Monday, August 08, 2011

Recent Reads - August 2011

The Pale King by David Foster Wallace

Unfinished and supposedly inferior to Wallace’s magnum opus Infinite Jest, I found it hugely entertaining. It’s really a loose assemblage of virtuoso set pieces: the annoyingly perfect Leonard Stecyk in whose face the principal wants to sink a meat hook, the riff on his pathological sweating problem that’s straight biography I suspect, and the IRS induction scene with his Iranian guide. It’s mostly set in an IRS office somewhere in middle America and there are reams of hilariously plausible arcane detail. Read it and weep for a lost talent – although page 85 may provide some clues as to why the author killed himself.

Infinite Jest by David Foster Wallace

Immerse yourself in the madness of this superabundance. Drugs and excess in a tennis academy, and dark deeds in a half way house. Don’t worry about following the story, just relish the journey. The section on the cleaners in the academy (one cleans while the other gobs on the spot to be cleaned) is one of dozens of hilarious set pieces. It occasionally vanishes up its own arse with cleverness but is diverting enough to keep you hanging on.

Crime by Ferdinand von Schirach

Eleven grim vignettes by a German criminal lawyer, based on his experiences. The emphasis is on the odd, the violent and the implacable behind the bourgeois surface. Extremely gory and eminently readable. The bite sized chunks are ideal for holiday reading in the sun.

Yoga for People who Can’t be Bothered to Do It by Geoff Dyer

Some early rueful reflections from the prolific and entertaining Geoff Dyer. Part travelogue, part memoir, it contains his usual blend of honesty, humour, drugs and sex The chapter on Amsterdam is all too evocative of a similar experience I had with the local skunk and his piece on Libya (Leptis Magna) captures the torpor and spiritual ennui of those blighted arab countries..

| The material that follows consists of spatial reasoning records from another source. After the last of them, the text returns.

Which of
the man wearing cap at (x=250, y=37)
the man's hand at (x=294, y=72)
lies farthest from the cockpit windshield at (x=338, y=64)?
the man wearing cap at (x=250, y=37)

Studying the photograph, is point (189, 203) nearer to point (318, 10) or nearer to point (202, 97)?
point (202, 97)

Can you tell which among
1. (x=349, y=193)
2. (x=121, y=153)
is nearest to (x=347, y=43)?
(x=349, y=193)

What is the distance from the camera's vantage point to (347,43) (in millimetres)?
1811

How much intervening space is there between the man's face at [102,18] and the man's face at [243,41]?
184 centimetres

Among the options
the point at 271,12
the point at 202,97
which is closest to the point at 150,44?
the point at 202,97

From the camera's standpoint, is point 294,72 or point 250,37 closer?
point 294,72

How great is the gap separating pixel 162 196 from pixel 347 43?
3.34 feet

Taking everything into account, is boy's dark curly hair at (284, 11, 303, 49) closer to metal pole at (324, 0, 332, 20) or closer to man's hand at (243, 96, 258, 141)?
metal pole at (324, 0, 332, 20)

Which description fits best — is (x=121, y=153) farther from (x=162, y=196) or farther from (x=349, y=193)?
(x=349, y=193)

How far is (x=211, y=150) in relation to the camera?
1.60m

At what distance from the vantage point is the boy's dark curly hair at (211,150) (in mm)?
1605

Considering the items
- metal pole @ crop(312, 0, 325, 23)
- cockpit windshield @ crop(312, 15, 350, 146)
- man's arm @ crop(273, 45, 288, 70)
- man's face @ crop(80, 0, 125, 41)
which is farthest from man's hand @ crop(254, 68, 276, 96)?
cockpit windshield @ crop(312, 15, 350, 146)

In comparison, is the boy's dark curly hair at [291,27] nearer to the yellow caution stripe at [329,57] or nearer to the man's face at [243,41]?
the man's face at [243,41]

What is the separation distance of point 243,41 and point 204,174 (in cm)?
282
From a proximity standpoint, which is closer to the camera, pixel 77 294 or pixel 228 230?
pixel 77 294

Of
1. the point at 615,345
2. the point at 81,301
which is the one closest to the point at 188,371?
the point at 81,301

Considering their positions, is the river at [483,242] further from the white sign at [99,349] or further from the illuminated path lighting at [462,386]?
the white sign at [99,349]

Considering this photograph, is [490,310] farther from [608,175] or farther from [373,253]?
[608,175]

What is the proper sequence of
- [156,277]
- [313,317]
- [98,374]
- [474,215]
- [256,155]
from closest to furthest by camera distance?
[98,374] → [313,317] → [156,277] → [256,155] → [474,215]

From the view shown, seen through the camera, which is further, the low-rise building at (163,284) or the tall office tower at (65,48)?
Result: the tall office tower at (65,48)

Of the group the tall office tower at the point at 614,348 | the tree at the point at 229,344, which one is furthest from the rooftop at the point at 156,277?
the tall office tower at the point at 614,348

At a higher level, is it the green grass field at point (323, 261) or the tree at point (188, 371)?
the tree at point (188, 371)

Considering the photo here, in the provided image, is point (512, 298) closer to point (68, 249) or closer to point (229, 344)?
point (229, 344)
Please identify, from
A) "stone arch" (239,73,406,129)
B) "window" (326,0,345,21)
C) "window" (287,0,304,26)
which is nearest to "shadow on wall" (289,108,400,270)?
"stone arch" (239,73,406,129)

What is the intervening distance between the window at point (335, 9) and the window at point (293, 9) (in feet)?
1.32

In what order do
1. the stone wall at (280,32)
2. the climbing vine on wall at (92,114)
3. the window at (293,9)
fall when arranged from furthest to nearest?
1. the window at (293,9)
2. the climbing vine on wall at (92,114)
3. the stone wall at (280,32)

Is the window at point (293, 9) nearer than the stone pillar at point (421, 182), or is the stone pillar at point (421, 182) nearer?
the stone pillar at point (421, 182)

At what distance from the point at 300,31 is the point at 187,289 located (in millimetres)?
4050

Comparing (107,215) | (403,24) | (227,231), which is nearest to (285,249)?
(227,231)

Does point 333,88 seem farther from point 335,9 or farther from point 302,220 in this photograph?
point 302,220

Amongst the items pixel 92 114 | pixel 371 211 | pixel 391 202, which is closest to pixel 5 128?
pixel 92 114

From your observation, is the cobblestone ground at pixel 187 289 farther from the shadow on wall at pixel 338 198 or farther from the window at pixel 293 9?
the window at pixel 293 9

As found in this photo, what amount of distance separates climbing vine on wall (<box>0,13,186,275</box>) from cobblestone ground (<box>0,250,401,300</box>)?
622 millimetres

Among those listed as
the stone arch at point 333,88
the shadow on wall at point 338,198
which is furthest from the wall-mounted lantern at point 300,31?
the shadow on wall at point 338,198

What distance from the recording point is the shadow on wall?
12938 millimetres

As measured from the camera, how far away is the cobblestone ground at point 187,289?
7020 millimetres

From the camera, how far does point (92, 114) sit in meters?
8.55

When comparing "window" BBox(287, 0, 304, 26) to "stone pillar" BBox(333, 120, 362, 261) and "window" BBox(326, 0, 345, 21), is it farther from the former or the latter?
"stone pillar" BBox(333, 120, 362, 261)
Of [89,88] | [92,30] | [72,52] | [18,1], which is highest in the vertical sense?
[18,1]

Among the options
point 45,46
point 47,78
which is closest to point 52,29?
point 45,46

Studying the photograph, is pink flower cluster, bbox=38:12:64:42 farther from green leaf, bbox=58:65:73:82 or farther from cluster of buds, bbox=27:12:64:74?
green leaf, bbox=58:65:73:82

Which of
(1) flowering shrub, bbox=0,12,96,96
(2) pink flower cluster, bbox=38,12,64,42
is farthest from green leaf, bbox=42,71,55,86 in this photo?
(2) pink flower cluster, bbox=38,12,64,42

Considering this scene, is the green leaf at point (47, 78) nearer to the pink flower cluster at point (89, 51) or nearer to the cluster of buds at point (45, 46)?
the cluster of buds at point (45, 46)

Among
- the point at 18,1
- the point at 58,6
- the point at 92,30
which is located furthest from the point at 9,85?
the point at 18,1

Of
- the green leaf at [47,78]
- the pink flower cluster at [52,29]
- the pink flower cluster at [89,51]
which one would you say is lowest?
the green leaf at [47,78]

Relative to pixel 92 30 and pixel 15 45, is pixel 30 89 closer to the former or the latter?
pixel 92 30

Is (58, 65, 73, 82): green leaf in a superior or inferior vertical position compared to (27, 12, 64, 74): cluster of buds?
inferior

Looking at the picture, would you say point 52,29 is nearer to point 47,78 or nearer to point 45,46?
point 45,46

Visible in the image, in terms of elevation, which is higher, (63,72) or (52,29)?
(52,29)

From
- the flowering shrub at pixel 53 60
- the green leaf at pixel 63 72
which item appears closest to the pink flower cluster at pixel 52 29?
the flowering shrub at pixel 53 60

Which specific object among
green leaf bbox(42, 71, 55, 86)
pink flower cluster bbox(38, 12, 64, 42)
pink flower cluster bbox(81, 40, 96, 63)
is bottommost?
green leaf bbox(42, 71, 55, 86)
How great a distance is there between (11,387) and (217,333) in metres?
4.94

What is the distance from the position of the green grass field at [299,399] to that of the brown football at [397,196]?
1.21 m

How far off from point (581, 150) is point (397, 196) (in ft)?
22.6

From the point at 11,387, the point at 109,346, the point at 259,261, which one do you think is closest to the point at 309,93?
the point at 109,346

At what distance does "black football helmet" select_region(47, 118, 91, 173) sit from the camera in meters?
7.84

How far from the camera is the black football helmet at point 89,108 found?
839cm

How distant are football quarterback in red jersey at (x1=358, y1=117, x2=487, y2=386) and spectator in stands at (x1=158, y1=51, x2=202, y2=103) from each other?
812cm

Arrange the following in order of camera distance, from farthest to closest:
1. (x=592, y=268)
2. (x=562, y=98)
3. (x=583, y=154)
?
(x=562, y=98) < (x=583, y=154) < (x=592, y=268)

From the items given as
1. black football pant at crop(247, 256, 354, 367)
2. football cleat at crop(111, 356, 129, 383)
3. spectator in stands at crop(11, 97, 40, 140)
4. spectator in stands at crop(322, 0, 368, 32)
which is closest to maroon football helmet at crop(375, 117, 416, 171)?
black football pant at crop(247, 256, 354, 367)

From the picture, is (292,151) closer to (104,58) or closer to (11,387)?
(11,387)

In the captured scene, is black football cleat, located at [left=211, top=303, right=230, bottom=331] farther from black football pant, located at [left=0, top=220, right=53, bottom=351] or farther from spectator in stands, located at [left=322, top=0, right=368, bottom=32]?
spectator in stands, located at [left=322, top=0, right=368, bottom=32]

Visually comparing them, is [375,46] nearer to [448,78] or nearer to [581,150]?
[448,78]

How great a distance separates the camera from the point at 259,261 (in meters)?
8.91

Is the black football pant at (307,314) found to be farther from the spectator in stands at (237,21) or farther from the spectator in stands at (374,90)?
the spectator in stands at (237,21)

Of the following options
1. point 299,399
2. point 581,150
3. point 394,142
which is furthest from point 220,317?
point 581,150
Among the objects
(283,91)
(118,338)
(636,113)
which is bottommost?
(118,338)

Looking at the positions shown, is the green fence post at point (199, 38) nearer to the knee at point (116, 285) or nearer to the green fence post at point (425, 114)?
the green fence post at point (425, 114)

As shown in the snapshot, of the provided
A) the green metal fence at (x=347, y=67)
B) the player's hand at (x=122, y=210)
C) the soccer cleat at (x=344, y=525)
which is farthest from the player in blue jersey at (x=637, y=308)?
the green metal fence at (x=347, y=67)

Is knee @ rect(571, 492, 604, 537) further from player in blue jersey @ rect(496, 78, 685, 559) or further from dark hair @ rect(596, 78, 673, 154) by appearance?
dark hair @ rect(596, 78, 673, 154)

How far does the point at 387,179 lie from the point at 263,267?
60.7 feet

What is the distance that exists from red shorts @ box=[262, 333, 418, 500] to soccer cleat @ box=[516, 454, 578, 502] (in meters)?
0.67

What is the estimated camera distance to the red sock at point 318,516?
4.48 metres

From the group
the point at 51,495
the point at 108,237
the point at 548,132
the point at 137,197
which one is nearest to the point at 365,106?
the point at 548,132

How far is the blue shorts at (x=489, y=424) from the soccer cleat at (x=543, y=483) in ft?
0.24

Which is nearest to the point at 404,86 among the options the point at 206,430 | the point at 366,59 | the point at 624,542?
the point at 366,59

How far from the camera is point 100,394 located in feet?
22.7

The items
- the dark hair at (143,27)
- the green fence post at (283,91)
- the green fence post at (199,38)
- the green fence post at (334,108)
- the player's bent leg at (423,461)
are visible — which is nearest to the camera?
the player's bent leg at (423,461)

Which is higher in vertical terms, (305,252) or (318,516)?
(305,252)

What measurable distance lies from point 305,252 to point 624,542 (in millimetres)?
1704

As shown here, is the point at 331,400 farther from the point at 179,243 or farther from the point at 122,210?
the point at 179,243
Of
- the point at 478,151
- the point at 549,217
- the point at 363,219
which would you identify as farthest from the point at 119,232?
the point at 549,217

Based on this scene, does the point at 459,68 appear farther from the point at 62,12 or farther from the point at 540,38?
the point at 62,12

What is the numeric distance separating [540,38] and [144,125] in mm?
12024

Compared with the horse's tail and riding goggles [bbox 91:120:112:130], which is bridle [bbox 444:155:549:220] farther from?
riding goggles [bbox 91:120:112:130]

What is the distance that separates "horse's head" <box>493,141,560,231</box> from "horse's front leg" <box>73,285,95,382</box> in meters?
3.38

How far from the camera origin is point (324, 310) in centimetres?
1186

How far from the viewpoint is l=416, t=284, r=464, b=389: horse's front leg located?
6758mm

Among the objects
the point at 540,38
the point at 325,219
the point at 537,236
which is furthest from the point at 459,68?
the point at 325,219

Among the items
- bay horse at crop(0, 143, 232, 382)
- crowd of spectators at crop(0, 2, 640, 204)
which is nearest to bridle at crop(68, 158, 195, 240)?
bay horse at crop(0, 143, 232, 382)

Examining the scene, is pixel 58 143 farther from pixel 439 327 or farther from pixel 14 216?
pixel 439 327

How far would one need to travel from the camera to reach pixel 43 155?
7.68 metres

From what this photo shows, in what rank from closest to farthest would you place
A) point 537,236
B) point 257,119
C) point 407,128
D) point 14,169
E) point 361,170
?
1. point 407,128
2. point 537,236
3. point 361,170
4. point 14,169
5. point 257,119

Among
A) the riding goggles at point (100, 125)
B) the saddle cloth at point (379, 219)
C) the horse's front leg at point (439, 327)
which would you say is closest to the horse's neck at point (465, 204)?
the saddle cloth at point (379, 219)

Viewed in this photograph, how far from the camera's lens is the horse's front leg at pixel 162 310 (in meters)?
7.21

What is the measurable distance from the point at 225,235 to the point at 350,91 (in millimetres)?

The Professor by Terry Castle

Honesty and self-deprecating humour are the hallmarks of this US-based English lesbian academic. The stand out pieces are her visit to the lesbian haunted Georgia O’Keefe Museum in Santa Fe and the title piece, a painful account of an early and abusive love affair with a professor in a mid-West college. There’s also a pitch-perfect put down of that sacred monster Susan Sontag.

Mao’s Great Famine by Frank Dikotter

I was looking forward to this but I feel it was let down badly by its structure . Rather than an organized whole the book is randomly organized under theme headings such as Ways of Dying. The Vulnerable, and Destruction. This means you don’t get an overarching narrative but rather a loose collection of essays. Stodgy writing as well.

Come What May: The Autobiography by Donal Og Cusack

Shock horror, Cloyne boy comes out. Interesting that he laughs rather than abuses his old nemesis Frank Murphy – even telling a very sympathetic story about a suit-buying episode in Bangkok. An interesting glimpse into the secret world of inter-county hurling and what goes on behind the dressing room doors.

The Memory Chalet by Tony Judt

Tony Judt died in late 2010 from mortor neuron disease. This was his last work and it was dictated from his death bed. The essay Night is a chilling account of what it’s like to be trapped in this hideous condition. Grace under pressure in every word of this book – ending in a poignantly nostalgic recollection of a happy time in Switzerland.


Fascination by William Boyd

Boyd’s latest collection of short stories. As usual he’s an entertaining and undemanding read. He gets a little experimental with his structure in a few pieces (one, Beulah Berlin A-Z, begins each paragraph with the next letter of the alphabet, another Lunch, is written in the form of a list with appropriate headings. Unnecessarily fussy I’d say.